── DATA FOR THE TASK ──

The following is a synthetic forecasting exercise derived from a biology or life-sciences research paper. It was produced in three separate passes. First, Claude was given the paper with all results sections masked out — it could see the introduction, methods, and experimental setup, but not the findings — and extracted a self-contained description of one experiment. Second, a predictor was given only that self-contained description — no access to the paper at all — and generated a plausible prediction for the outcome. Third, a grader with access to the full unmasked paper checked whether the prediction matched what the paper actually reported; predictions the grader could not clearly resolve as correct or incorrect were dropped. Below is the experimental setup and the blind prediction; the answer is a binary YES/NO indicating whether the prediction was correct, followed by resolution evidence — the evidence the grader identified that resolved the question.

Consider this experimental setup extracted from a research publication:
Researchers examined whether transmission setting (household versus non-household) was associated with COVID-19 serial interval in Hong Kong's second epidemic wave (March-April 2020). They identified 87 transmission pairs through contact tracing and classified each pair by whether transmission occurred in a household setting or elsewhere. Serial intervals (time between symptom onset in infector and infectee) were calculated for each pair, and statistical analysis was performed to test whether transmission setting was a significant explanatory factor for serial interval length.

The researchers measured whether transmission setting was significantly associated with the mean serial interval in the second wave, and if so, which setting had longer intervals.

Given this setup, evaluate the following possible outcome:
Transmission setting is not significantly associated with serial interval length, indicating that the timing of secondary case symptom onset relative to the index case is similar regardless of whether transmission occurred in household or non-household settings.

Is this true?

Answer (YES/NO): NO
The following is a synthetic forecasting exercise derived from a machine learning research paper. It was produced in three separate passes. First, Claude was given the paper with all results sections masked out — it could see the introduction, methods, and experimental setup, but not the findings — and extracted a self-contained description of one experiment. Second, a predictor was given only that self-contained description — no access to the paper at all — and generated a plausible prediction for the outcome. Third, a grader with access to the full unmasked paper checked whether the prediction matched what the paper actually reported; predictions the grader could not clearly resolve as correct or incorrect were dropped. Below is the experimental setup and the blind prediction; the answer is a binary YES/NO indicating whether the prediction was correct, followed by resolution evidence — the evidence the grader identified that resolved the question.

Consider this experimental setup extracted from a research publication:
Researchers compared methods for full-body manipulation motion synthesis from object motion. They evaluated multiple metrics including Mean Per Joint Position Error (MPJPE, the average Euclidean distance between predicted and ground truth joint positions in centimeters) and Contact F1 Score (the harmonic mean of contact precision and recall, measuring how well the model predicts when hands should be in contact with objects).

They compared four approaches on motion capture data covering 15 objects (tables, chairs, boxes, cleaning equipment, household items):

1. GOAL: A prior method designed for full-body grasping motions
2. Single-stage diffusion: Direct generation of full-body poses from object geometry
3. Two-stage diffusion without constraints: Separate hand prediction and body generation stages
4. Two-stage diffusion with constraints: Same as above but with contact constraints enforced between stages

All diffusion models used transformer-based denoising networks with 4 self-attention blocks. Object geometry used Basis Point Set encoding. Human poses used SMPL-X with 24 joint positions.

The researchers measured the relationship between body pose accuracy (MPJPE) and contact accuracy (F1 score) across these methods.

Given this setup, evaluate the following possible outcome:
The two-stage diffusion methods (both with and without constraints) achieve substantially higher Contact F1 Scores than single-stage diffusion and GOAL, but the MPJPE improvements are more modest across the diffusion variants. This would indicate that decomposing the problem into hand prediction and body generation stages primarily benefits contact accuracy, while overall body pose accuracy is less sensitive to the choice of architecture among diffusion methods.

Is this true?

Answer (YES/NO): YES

───
── DATA FOR THE TASK ──

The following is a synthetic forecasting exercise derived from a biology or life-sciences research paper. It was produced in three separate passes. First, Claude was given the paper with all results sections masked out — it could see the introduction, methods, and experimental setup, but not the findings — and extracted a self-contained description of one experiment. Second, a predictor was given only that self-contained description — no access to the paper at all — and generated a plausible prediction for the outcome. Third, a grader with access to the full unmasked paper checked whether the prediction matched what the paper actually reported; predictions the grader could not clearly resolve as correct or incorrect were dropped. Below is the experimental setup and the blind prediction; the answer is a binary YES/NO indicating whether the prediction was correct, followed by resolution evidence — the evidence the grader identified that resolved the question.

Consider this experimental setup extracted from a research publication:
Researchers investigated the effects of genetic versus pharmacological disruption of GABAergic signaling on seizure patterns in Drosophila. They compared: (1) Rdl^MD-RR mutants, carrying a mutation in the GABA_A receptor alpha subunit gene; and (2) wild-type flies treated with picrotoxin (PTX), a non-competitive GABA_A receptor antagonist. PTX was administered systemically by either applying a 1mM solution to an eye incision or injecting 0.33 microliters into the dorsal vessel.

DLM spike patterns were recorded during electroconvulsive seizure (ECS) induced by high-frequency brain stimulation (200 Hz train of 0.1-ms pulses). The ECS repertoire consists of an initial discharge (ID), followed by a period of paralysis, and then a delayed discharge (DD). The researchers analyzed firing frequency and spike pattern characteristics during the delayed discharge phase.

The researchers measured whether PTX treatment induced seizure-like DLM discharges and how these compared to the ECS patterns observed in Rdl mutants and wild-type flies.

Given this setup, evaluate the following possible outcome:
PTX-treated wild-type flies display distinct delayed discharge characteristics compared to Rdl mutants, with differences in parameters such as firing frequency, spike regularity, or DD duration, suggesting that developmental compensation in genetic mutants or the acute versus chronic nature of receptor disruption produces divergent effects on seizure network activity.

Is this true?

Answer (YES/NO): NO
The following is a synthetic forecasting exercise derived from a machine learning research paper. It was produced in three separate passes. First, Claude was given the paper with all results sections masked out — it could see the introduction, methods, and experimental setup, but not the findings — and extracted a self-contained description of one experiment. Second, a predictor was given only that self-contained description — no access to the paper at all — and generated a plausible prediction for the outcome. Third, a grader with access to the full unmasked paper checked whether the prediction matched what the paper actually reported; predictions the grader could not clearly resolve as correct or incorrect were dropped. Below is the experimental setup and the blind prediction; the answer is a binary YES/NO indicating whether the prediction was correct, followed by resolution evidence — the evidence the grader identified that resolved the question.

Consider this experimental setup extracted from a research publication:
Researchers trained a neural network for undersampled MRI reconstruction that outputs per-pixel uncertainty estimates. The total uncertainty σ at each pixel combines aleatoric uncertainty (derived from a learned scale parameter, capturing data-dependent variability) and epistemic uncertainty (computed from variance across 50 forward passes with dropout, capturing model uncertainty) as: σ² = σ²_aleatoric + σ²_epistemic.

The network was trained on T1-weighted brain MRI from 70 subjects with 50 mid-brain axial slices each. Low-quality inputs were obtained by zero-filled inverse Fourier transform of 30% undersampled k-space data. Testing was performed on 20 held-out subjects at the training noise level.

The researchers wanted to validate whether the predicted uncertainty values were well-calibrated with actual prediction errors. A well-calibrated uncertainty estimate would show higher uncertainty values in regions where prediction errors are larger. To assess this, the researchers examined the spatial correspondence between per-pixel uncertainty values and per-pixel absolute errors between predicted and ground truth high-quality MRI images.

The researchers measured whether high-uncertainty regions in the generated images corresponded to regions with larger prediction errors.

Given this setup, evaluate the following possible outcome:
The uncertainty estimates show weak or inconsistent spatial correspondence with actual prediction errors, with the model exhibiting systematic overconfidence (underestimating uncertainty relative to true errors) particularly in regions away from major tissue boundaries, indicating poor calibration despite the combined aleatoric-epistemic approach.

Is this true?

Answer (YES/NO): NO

───
── DATA FOR THE TASK ──

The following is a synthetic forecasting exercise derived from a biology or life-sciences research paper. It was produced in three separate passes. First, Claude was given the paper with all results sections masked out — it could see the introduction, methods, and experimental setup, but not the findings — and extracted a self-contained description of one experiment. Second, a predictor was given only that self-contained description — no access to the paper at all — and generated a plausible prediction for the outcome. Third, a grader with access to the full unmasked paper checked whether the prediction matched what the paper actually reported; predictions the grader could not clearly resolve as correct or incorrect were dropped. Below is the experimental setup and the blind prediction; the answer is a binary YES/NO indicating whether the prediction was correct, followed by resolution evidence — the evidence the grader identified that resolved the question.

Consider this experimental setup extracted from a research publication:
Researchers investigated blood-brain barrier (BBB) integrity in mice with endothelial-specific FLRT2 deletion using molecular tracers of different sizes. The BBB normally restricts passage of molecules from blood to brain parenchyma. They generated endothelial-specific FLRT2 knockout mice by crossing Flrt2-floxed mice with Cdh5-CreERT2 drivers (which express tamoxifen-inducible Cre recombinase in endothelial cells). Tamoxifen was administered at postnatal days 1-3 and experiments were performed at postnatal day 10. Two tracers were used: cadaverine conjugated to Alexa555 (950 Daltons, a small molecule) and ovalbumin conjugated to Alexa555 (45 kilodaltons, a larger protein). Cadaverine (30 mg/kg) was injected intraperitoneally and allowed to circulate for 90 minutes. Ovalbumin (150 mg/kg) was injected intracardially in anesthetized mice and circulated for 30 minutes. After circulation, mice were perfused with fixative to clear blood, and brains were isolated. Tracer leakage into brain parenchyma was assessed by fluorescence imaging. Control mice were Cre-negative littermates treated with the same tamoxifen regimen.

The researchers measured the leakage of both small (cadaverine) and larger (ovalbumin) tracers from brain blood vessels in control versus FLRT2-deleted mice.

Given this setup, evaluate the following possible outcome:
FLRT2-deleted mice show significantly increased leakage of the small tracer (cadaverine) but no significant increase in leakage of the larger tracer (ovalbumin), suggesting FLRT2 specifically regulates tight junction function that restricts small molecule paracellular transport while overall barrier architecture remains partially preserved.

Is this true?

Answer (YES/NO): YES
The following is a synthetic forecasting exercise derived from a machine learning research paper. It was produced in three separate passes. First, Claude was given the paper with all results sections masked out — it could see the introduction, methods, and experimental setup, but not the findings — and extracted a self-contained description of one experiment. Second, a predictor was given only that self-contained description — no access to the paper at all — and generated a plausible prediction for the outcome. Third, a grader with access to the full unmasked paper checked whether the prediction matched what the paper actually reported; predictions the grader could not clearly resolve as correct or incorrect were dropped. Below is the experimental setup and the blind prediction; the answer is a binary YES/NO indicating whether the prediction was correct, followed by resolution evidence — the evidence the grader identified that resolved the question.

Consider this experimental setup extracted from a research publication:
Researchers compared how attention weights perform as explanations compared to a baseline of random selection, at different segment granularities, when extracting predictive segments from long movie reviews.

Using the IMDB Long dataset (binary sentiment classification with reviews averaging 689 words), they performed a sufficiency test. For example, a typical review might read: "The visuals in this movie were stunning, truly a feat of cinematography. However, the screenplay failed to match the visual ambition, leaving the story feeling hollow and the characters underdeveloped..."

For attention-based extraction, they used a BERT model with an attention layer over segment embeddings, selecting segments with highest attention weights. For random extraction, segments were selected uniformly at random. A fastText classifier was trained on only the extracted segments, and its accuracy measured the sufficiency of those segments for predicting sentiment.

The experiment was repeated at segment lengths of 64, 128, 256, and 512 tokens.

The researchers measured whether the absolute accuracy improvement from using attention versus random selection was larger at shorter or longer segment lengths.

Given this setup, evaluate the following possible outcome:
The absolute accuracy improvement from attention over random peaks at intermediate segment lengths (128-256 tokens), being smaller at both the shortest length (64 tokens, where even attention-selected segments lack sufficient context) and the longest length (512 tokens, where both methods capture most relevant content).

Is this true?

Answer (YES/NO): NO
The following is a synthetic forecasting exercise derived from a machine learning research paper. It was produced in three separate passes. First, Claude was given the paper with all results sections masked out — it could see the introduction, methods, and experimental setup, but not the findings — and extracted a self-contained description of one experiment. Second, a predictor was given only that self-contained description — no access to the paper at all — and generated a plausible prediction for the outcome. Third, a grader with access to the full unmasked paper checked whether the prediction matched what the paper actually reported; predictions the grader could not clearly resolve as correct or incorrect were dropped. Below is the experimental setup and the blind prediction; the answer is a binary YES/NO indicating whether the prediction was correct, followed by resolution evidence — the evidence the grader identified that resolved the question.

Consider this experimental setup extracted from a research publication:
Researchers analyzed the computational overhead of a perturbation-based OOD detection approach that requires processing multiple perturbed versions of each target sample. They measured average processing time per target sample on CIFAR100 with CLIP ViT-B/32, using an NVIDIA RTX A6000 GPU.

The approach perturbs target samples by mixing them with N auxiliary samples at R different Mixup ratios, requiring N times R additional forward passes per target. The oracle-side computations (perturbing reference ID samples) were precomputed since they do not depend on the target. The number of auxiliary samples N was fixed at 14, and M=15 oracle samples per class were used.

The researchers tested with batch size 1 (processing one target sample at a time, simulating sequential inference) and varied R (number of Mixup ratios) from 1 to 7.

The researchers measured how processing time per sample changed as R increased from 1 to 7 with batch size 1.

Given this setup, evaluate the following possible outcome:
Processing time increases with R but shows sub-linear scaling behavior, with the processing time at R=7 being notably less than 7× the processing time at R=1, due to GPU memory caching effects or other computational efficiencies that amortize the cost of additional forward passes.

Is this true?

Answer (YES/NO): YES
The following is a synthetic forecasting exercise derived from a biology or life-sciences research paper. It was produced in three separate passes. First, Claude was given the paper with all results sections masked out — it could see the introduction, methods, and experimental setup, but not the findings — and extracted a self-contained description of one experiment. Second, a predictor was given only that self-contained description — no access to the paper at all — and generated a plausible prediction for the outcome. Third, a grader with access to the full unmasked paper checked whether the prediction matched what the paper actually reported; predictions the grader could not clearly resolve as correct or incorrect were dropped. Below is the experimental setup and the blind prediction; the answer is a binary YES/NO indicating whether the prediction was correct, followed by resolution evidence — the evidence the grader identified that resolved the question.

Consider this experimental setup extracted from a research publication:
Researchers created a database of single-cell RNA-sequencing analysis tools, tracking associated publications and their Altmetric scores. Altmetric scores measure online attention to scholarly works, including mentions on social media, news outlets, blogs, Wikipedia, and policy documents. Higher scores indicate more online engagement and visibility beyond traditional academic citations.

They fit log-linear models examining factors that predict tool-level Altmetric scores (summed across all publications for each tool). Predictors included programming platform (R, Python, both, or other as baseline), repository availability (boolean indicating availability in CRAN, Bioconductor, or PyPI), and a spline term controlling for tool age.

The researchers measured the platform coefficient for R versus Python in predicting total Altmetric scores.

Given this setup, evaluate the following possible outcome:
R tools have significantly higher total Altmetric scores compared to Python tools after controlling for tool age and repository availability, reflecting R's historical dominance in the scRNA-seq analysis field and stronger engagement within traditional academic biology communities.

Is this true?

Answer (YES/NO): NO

───

* **DESCRIPTION OF THE TASK**: Only lines with the word "selection" are wanted, so copy each one from the records.

* **REPLY**:
Researchers compared how attention weights perform as explanations compared to a baseline of random selection, at different segment granularities, when extracting predictive segments from long movie reviews.
The researchers measured whether the absolute accuracy improvement from using attention versus random selection was larger at shorter or longer segment lengths.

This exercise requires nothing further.